My question is now how to reliability execute a image count check for parallel executed flask requests with Flask-Sqlalchemy

class User(Mixins, db.Model):
    __tablename__ = 'user'
    
    first_name = db.Column(db.String(1000), unique=False, nullable=True)
    surname = db.Column(db.String(1000), unique=False, nullable=True)
    email = db.Column(db.String(120, collation='NOCASE'), unique=True, index=True, nullable=False)
    
    images: {} = db.relationship('ProfileImage',
                                 back_populates="user",
                                 cascade='all,delete-orphan')
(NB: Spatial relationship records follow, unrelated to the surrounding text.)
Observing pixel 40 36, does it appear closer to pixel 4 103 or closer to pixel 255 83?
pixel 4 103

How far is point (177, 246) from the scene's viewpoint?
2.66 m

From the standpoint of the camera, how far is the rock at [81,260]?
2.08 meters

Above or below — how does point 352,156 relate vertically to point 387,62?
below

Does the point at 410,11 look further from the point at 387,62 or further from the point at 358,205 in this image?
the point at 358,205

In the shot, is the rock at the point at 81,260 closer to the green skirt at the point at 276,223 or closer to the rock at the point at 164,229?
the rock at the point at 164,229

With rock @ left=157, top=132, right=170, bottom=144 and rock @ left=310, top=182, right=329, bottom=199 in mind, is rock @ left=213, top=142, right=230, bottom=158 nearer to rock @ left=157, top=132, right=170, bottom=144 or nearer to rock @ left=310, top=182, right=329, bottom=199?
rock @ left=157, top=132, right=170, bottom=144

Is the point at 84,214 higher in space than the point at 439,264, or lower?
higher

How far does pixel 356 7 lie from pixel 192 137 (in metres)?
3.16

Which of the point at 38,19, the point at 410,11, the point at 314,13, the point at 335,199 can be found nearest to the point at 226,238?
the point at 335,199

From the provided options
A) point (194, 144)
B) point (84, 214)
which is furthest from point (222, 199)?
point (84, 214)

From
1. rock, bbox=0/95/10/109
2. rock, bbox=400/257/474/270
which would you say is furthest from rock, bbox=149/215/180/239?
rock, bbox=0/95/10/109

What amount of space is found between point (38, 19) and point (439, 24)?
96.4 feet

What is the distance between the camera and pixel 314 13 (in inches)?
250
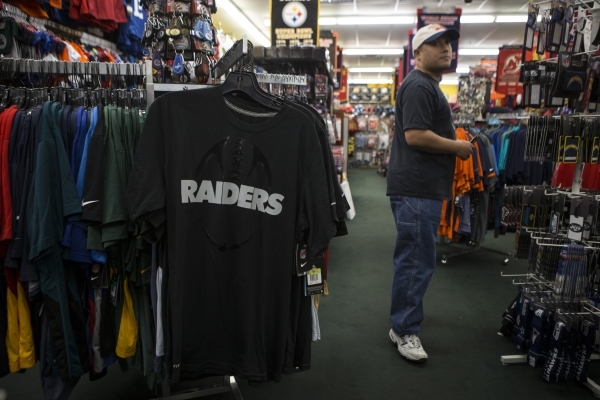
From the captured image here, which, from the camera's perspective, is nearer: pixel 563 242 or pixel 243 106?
pixel 243 106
class ProfileImage(Mixins, db.Model):
    __tablename__ = 'profile_image'
    file_name = db.Column(db.String, unique=False, index=False, nullable=True)
    mime_type = db.Column(db.String, nullable=False)
    user_id = db.Column(db.Integer, db.ForeignKey('user.id'))
    user = db.relationship("User", back_populates="images")

def file_upload(request, user_id: int, side: str) -> int:
    try:

        file = image_service.get_image_from_request(request, side)
        if file and is_valid_mime_type(file.get('mime_type', None)):
            user = user_service.load_user(user_id)
            image = ProfileImage(side=side,
                                 file_name=file.get('name', None),
                                 mime_type='image/jpg',
                                 created_at=datetime.utcnow(),
                                 )
            user.images.append(image)
            db.session.add(user)
            db.session.commit()
            if len(user.images) ==2:
                send_email(user)
            return CREATED
    except ValueError as e:
        current_app.logger.error(repr(e))
    return BAD_REQUEST

CodePudding user response:

If possible I would try to avoid this check. Note that it is also possible they would both send an email which is sometimes worse than not sending any email at all.

... But one way to force synchronization is to use ROW locks. You can't lock rows that are being inserted but you can lock the user's row. Then one image creating task is forced to wait on the other to finish. This can be hard to keep track of and you don't want to be locking all over the place so you should do this as a last resort but SELECT FOR UPDATE works like this:

# User's table row is locked until session is commited or rolled back.
user = session.query(User).filter(User.id == current_user_id).with_for_update().first()
# Or session.query(User).get(current_user_id, with_for_update=True)

# Manipulate the user's profile images.
user.images.append(new_profile_image)

# I'd use a direct query in case the user.images are not accurate for some reason.
image_count = session.query(func.count(ProfileImage.id)).filter(ProfileImage.user == user).scalar()
if image_count == 2:
    send_email(user)
# Release user row lock and commit changes.
session.commit()

This forces one writer to wait until the other writer commits. Read about the postgresql select for update row locking and sqlalchemy's with_for_update interface.